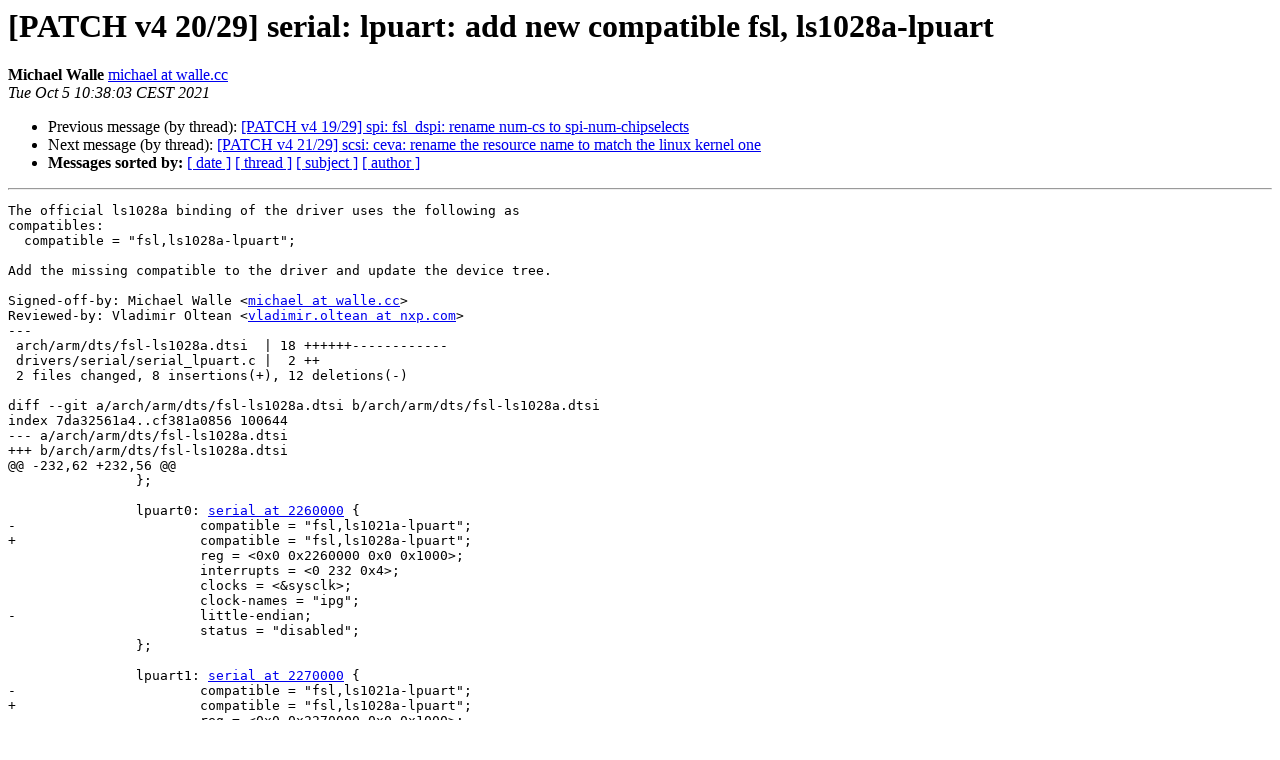

--- FILE ---
content_type: text/html
request_url: https://lists.denx.de/pipermail/u-boot/2021-October/462551.html
body_size: 1711
content:
<!DOCTYPE HTML PUBLIC "-//W3C//DTD HTML 4.01 Transitional//EN">
<HTML>
 <HEAD>
   <TITLE> [PATCH v4 20/29] serial: lpuart: add new compatible fsl, ls1028a-lpuart
   </TITLE>
   <LINK REL="Index" HREF="index.html" >
   <LINK REL="made" HREF="mailto:u-boot%40lists.denx.de?Subject=Re%3A%20%5BPATCH%20v4%2020/29%5D%20serial%3A%20lpuart%3A%20add%20new%20compatible%20fsl%2C%0A%20ls1028a-lpuart&In-Reply-To=%3C20211005083812.1311465-21-michael%40walle.cc%3E">
   <META NAME="robots" CONTENT="index,nofollow">
   <style type="text/css">
       pre {
           white-space: pre-wrap;       /* css-2.1, curent FF, Opera, Safari */
           }
   </style>
   <META http-equiv="Content-Type" content="text/html; charset=us-ascii">
   <LINK REL="Previous"  HREF="462552.html">
   <LINK REL="Next"  HREF="462553.html">
 </HEAD>
 <BODY BGCOLOR="#ffffff">
   <H1>[PATCH v4 20/29] serial: lpuart: add new compatible fsl, ls1028a-lpuart</H1>
    <B>Michael Walle</B> 
    <A HREF="mailto:u-boot%40lists.denx.de?Subject=Re%3A%20%5BPATCH%20v4%2020/29%5D%20serial%3A%20lpuart%3A%20add%20new%20compatible%20fsl%2C%0A%20ls1028a-lpuart&In-Reply-To=%3C20211005083812.1311465-21-michael%40walle.cc%3E"
       TITLE="[PATCH v4 20/29] serial: lpuart: add new compatible fsl, ls1028a-lpuart">michael at walle.cc
       </A><BR>
    <I>Tue Oct  5 10:38:03 CEST 2021</I>
    <P><UL>
        <LI>Previous message (by thread): <A HREF="462552.html">[PATCH v4 19/29] spi: fsl_dspi: rename num-cs to spi-num-chipselects
</A></li>
        <LI>Next message (by thread): <A HREF="462553.html">[PATCH v4 21/29] scsi: ceva: rename the resource name to match the linux kernel one
</A></li>
         <LI> <B>Messages sorted by:</B> 
              <a href="date.html#462551">[ date ]</a>
              <a href="thread.html#462551">[ thread ]</a>
              <a href="subject.html#462551">[ subject ]</a>
              <a href="author.html#462551">[ author ]</a>
         </LI>
       </UL>
    <HR>  
<!--beginarticle-->
<PRE>The official ls1028a binding of the driver uses the following as
compatibles:
  compatible = &quot;fsl,ls1028a-lpuart&quot;;

Add the missing compatible to the driver and update the device tree.

Signed-off-by: Michael Walle &lt;<A HREF="https://lists.denx.de/listinfo/u-boot">michael at walle.cc</A>&gt;
Reviewed-by: Vladimir Oltean &lt;<A HREF="https://lists.denx.de/listinfo/u-boot">vladimir.oltean at nxp.com</A>&gt;
---
 arch/arm/dts/fsl-ls1028a.dtsi  | 18 ++++++------------
 drivers/serial/serial_lpuart.c |  2 ++
 2 files changed, 8 insertions(+), 12 deletions(-)

diff --git a/arch/arm/dts/fsl-ls1028a.dtsi b/arch/arm/dts/fsl-ls1028a.dtsi
index 7da32561a4..cf381a0856 100644
--- a/arch/arm/dts/fsl-ls1028a.dtsi
+++ b/arch/arm/dts/fsl-ls1028a.dtsi
@@ -232,62 +232,56 @@
 		};
 
 		lpuart0: <A HREF="https://lists.denx.de/listinfo/u-boot">serial at 2260000</A> {
-			compatible = &quot;fsl,ls1021a-lpuart&quot;;
+			compatible = &quot;fsl,ls1028a-lpuart&quot;;
 			reg = &lt;0x0 0x2260000 0x0 0x1000&gt;;
 			interrupts = &lt;0 232 0x4&gt;;
 			clocks = &lt;&amp;sysclk&gt;;
 			clock-names = &quot;ipg&quot;;
-			little-endian;
 			status = &quot;disabled&quot;;
 		};
 
 		lpuart1: <A HREF="https://lists.denx.de/listinfo/u-boot">serial at 2270000</A> {
-			compatible = &quot;fsl,ls1021a-lpuart&quot;;
+			compatible = &quot;fsl,ls1028a-lpuart&quot;;
 			reg = &lt;0x0 0x2270000 0x0 0x1000&gt;;
 			interrupts = &lt;0 233 0x4&gt;;
 			clocks = &lt;&amp;sysclk&gt;;
 			clock-names = &quot;ipg&quot;;
-			little-endian;
 			status = &quot;disabled&quot;;
 		};
 
 		lpuart2: <A HREF="https://lists.denx.de/listinfo/u-boot">serial at 2280000</A> {
-			compatible = &quot;fsl,ls1021a-lpuart&quot;;
+			compatible = &quot;fsl,ls1028a-lpuart&quot;;
 			reg = &lt;0x0 0x2280000 0x0 0x1000&gt;;
 			interrupts = &lt;0 234 0x4&gt;;
 			clocks = &lt;&amp;sysclk&gt;;
 			clock-names = &quot;ipg&quot;;
-			little-endian;
 			status = &quot;disabled&quot;;
 		};
 
 		lpuart3: <A HREF="https://lists.denx.de/listinfo/u-boot">serial at 2290000</A> {
-			compatible = &quot;fsl,ls1021a-lpuart&quot;;
+			compatible = &quot;fsl,ls1028a-lpuart&quot;;
 			reg = &lt;0x0 0x2290000 0x0 0x1000&gt;;
 			interrupts = &lt;0 235 0x4&gt;;
 			clocks = &lt;&amp;sysclk&gt;;
 			clock-names = &quot;ipg&quot;;
-			little-endian;
 			status = &quot;disabled&quot;;
 		};
 
 		lpuart4: <A HREF="https://lists.denx.de/listinfo/u-boot">serial at 22a0000</A> {
-			compatible = &quot;fsl,ls1021a-lpuart&quot;;
+			compatible = &quot;fsl,ls1028a-lpuart&quot;;
 			reg = &lt;0x0 0x22a0000 0x0 0x1000&gt;;
 			interrupts = &lt;0 236 0x4&gt;;
 			clocks = &lt;&amp;sysclk&gt;;
 			clock-names = &quot;ipg&quot;;
-			little-endian;
 			status = &quot;disabled&quot;;
 		};
 
 		lpuart5: <A HREF="https://lists.denx.de/listinfo/u-boot">serial at 22b0000</A> {
-			compatible = &quot;fsl,ls1021a-lpuart&quot;;
+			compatible = &quot;fsl,ls1028a-lpuart&quot;;
 			reg = &lt;0x0 0x22b0000 0x0 0x1000&gt;;
 			interrupts = &lt;0 237 0x4&gt;;
 			clocks = &lt;&amp;sysclk&gt;;
 			clock-names = &quot;ipg&quot;;
-			little-endian;
 			status = &quot;disabled&quot;;
 		};
 
diff --git a/drivers/serial/serial_lpuart.c b/drivers/serial/serial_lpuart.c
index 2b473d70f6..3c9a69598a 100644
--- a/drivers/serial/serial_lpuart.c
+++ b/drivers/serial/serial_lpuart.c
@@ -553,6 +553,8 @@ static const struct dm_serial_ops lpuart_serial_ops = {
 static const struct udevice_id lpuart_serial_ids[] = {
 	{ .compatible = &quot;fsl,ls1021a-lpuart&quot;, .data =
 		LPUART_FLAG_REGMAP_32BIT_REG | LPUART_FLAG_REGMAP_ENDIAN_BIG },
+	{ .compatible = &quot;fsl,ls1028a-lpuart&quot;,
+		.data = LPUART_FLAG_REGMAP_32BIT_REG },
 	{ .compatible = &quot;fsl,imx7ulp-lpuart&quot;,
 		.data = LPUART_FLAG_REGMAP_32BIT_REG },
 	{ .compatible = &quot;fsl,vf610-lpuart&quot;},
-- 
2.30.2

</PRE>



















































































































































































































<!--endarticle-->
    <HR>
    <P><UL>
        <!--threads-->
	<LI>Previous message (by thread): <A HREF="462552.html">[PATCH v4 19/29] spi: fsl_dspi: rename num-cs to spi-num-chipselects
</A></li>
	<LI>Next message (by thread): <A HREF="462553.html">[PATCH v4 21/29] scsi: ceva: rename the resource name to match the linux kernel one
</A></li>
         <LI> <B>Messages sorted by:</B> 
              <a href="date.html#462551">[ date ]</a>
              <a href="thread.html#462551">[ thread ]</a>
              <a href="subject.html#462551">[ subject ]</a>
              <a href="author.html#462551">[ author ]</a>
         </LI>
       </UL>

<hr>
<a href="https://lists.denx.de/listinfo/u-boot">More information about the U-Boot
mailing list</a><br>
</body></html>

______________________________

**Problem details**
Whatever else the listing above holds, retype exactly only the lines from the one containing "Add the missing" to the one containing "reg = &lt;0x0 0x2280000 0x0 0x1000&gt;;", both ends kept.

**Response**
Add the missing compatible to the driver and update the device tree.

Signed-off-by: Michael Walle &lt;<A HREF="https://lists.denx.de/listinfo/u-boot">michael at walle.cc</A>&gt;
Reviewed-by: Vladimir Oltean &lt;<A HREF="https://lists.denx.de/listinfo/u-boot">vladimir.oltean at nxp.com</A>&gt;
---
 arch/arm/dts/fsl-ls1028a.dtsi  | 18 ++++++------------
 drivers/serial/serial_lpuart.c |  2 ++
 2 files changed, 8 insertions(+), 12 deletions(-)

diff --git a/arch/arm/dts/fsl-ls1028a.dtsi b/arch/arm/dts/fsl-ls1028a.dtsi
index 7da32561a4..cf381a0856 100644
--- a/arch/arm/dts/fsl-ls1028a.dtsi
+++ b/arch/arm/dts/fsl-ls1028a.dtsi
@@ -232,62 +232,56 @@
 		};
 
 		lpuart0: <A HREF="https://lists.denx.de/listinfo/u-boot">serial at 2260000</A> {
-			compatible = &quot;fsl,ls1021a-lpuart&quot;;
+			compatible = &quot;fsl,ls1028a-lpuart&quot;;
 			reg = &lt;0x0 0x2260000 0x0 0x1000&gt;;
 			interrupts = &lt;0 232 0x4&gt;;
 			clocks = &lt;&amp;sysclk&gt;;
 			clock-names = &quot;ipg&quot;;
-			little-endian;
 			status = &quot;disabled&quot;;
 		};
 
 		lpuart1: <A HREF="https://lists.denx.de/listinfo/u-boot">serial at 2270000</A> {
-			compatible = &quot;fsl,ls1021a-lpuart&quot;;
+			compatible = &quot;fsl,ls1028a-lpuart&quot;;
 			reg = &lt;0x0 0x2270000 0x0 0x1000&gt;;
 			interrupts = &lt;0 233 0x4&gt;;
 			clocks = &lt;&amp;sysclk&gt;;
 			clock-names = &quot;ipg&quot;;
-			little-endian;
 			status = &quot;disabled&quot;;
 		};
 
 		lpuart2: <A HREF="https://lists.denx.de/listinfo/u-boot">serial at 2280000</A> {
-			compatible = &quot;fsl,ls1021a-lpuart&quot;;
+			compatible = &quot;fsl,ls1028a-lpuart&quot;;
 			reg = &lt;0x0 0x2280000 0x0 0x1000&gt;;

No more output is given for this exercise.